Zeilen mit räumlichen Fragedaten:
• • • •

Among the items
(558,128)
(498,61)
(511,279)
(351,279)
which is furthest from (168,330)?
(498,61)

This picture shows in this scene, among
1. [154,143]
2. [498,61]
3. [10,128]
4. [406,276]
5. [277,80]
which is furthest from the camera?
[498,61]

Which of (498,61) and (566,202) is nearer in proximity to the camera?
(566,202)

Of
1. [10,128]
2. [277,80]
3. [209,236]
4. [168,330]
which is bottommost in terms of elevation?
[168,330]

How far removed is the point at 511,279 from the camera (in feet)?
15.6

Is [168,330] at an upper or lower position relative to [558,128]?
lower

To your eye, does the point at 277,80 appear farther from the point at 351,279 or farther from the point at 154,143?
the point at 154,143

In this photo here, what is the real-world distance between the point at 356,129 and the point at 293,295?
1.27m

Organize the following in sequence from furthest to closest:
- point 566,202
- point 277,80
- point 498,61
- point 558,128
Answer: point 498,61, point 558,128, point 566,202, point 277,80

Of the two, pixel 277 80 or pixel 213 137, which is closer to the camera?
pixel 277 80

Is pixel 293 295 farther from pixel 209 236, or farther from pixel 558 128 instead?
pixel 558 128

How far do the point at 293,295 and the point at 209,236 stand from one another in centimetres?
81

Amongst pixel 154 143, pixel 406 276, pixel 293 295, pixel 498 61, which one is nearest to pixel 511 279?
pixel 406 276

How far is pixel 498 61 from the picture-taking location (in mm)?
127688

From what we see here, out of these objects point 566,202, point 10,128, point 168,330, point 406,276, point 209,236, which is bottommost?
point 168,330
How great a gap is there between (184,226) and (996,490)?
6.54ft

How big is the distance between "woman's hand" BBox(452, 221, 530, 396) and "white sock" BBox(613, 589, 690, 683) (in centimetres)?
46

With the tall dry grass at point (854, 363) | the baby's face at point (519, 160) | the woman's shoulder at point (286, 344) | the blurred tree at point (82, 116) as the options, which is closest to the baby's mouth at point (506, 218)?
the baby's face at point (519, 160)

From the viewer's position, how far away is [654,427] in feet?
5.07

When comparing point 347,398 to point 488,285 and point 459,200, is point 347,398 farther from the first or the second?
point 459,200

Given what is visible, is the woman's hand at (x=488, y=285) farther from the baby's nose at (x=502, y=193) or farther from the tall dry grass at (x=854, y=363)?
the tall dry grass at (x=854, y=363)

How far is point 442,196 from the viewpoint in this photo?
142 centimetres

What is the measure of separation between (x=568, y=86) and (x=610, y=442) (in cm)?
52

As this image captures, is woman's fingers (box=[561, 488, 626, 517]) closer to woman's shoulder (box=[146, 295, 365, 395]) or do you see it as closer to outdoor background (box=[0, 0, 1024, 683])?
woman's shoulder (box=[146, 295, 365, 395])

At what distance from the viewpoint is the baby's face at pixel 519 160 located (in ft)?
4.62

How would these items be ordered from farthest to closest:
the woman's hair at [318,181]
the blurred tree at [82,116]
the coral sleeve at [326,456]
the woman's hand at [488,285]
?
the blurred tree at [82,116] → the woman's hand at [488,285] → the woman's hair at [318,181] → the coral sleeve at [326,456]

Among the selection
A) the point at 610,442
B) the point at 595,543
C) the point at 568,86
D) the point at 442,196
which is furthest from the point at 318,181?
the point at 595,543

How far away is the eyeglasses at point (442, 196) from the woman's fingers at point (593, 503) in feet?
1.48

• • • •

Kannst du das gesamte Material oben Zeile für Zeile unverändert abschreiben?

Lösung der Aufgabe:
Among the items
(558,128)
(498,61)
(511,279)
(351,279)
which is furthest from (168,330)?
(498,61)

This picture shows in this scene, among
1. [154,143]
2. [498,61]
3. [10,128]
4. [406,276]
5. [277,80]
which is furthest from the camera?
[498,61]

Which of (498,61) and (566,202) is nearer in proximity to the camera?
(566,202)

Of
1. [10,128]
2. [277,80]
3. [209,236]
4. [168,330]
which is bottommost in terms of elevation?
[168,330]

How far removed is the point at 511,279 from the camera (in feet)?
15.6

Is [168,330] at an upper or lower position relative to [558,128]?
lower

To your eye, does the point at 277,80 appear farther from the point at 351,279 or farther from the point at 154,143?
the point at 154,143

In this photo here, what is the real-world distance between the point at 356,129 and the point at 293,295?
1.27m

Organize the following in sequence from furthest to closest:
- point 566,202
- point 277,80
- point 498,61
- point 558,128
Answer: point 498,61, point 558,128, point 566,202, point 277,80

Of the two, pixel 277 80 or pixel 213 137, which is closer to the camera?
pixel 277 80

Is pixel 293 295 farther from pixel 209 236, or farther from pixel 558 128 instead?
pixel 558 128

How far do the point at 293,295 and the point at 209,236 stand from one another in centimetres?
81

Amongst pixel 154 143, pixel 406 276, pixel 293 295, pixel 498 61, which one is nearest to pixel 511 279?
pixel 406 276

How far is pixel 498 61 from the picture-taking location (in mm)?
127688

From what we see here, out of these objects point 566,202, point 10,128, point 168,330, point 406,276, point 209,236, which is bottommost?
point 168,330
How great a gap is there between (184,226) and (996,490)?
6.54ft

How big is the distance between "woman's hand" BBox(452, 221, 530, 396) and "white sock" BBox(613, 589, 690, 683) (in centimetres)?
46

With the tall dry grass at point (854, 363) | the baby's face at point (519, 160) | the woman's shoulder at point (286, 344) | the blurred tree at point (82, 116) as the options, which is closest to the baby's mouth at point (506, 218)?
the baby's face at point (519, 160)

From the viewer's position, how far away is [654,427] in feet?
5.07

When comparing point 347,398 to point 488,285 and point 459,200, is point 347,398 farther from the first or the second?
point 459,200

Given what is visible, is the woman's hand at (x=488, y=285) farther from the baby's nose at (x=502, y=193) or farther from the tall dry grass at (x=854, y=363)?
the tall dry grass at (x=854, y=363)

How far is point 442,196 from the viewpoint in this photo?
142 centimetres

What is the measure of separation between (x=568, y=86) and (x=610, y=442) (in cm)?
52

As this image captures, is woman's fingers (box=[561, 488, 626, 517]) closer to woman's shoulder (box=[146, 295, 365, 395]) or do you see it as closer to outdoor background (box=[0, 0, 1024, 683])?
woman's shoulder (box=[146, 295, 365, 395])

At what distance from the viewpoint is the baby's face at pixel 519 160 located (in ft)?
4.62

How would these items be ordered from farthest to closest:
the woman's hair at [318,181]
the blurred tree at [82,116]
the coral sleeve at [326,456]
the woman's hand at [488,285]
?
the blurred tree at [82,116] → the woman's hand at [488,285] → the woman's hair at [318,181] → the coral sleeve at [326,456]

Among the selection
A) the point at 610,442
B) the point at 595,543
C) the point at 568,86
D) the point at 442,196
which is furthest from the point at 318,181?
the point at 595,543

How far away is the eyeglasses at point (442, 196) from the woman's fingers at point (593, 503) in feet?
1.48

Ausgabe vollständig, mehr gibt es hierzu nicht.